Andando por los límites supo de los amores. Ella prefería decir que los desconocía: amor y su encarnadura le eran tan ajenos como la materialidad de su cuerpo. Le bastaba sólo un beso para confirmar su ignorancia: ¿qué es un beso sino la forma de dos límites chocándose y multiplicándose hasta el infinito mismo de la saliva? ¿No son acaso los besos las asíntotas perfectas del amor? Curvas que aún acercándose a un eje, nunca lo tocan; que no saben y jamás sabrán cuál es su naturaleza. No existe naturaleza para el amor. Y si acaso se suspendía entre el eje y la curva en la caída de un beso, sólo era para insistir en su obsesión de borde, de frontera, de fuga hacia el vacío de las formas y las definiciones. Después de todo cada límite ofrece un lugar para habitar, como cada beso abisma a la libertad de una lengua inexplorada.

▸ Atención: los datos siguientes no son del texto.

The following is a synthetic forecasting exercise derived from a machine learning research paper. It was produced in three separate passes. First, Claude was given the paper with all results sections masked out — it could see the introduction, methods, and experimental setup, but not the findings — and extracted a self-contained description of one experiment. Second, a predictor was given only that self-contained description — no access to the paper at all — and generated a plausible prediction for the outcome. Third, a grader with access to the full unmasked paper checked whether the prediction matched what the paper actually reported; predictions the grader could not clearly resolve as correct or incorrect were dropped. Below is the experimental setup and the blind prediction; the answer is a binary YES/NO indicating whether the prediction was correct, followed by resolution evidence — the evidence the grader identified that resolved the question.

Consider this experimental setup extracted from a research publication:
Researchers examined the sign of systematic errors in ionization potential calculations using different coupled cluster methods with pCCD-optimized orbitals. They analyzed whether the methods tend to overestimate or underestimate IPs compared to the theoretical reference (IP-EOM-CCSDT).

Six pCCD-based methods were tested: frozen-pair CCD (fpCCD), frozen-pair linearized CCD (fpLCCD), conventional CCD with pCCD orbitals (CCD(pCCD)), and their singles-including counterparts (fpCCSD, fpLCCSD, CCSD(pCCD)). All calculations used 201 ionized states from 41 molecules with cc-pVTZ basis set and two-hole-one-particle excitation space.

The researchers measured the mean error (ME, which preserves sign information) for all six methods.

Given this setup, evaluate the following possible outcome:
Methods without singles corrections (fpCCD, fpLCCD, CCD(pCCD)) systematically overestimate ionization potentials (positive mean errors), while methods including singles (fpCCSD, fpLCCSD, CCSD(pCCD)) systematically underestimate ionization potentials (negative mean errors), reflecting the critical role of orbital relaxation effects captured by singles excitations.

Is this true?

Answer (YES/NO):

Sin embargo está sola. Se estira sobre la cama en la que duerme la siesta en esta tarde de septiembre que todavía no quiere despedir al invierno. Echando los brazos hacia atrás se despereza, llevándolos lejos, tan lejos como el sueño que acaba de dejar inconcluso en un precipicio por el que se disponía a saltar. En el sueño ella tenía alas. Ahora sus brazos sostienen el peso del aire alrededor de su cabeza. El aire no tiene la levedad del sueño, se aprieta contra su cara, astillando los ojos. Los brazos caen sin remedio. Las palmas de las manos presionan sobre el respaldar de la cama. Todo su cuerpo hace un arco hacia arriba. Observa su cuerpo como a un extranjero y se queda en el borde del vientre que asoma entre el piyama interrumpiendo el recorrido de la mirada. Los vientres tienen borde, como todo en este mundo, piensa. Un borde que late, que deforma la tela que toca y que da forma a su cintura en una redondez inacabada, imperfecta. En el lado izquierdo, justo encima del elástico que separa el pantalón de la piel, hay un lunar. ¿Desde cuándo estaba ahí? ¿Era reciente? Es un lunar imponente, se dice. Imponente por su insignificancia. Lo toca. Los dedos índice y medio descubren una pequeña orografía irregular. Bordes sobre bordes, piensa y se levanta de un salto hacia la biblioteca recordando algo. Choca muebles en el camino, lastima el meñique del pie derecho con la pata de una silla y un hilo de sangre corre por debajo de la uña. Contiene el grito. No llega a destino ni a los libros que se caen por todos lados. En esa casa siempre hay un libro a punto del colapso. Pero todo está quieto. Es el silencio de su boca torcida en una mueca de dolor el que le revela la potencia de los bordes y de lo que está al caer. Allí donde existe el límite se abre un mundo de posibilidades. Entiende de súbito la importancia de la orilla de su piel en contacto con la de otra piel. Y sólo desea un par de manos que le acaricien la herida. O tal vez un par de alas que le hagan descubrir el precipicio de su sueño, como una forma de cercar el contenido de su propia soledad. O una boca, otra, para liberar el grito.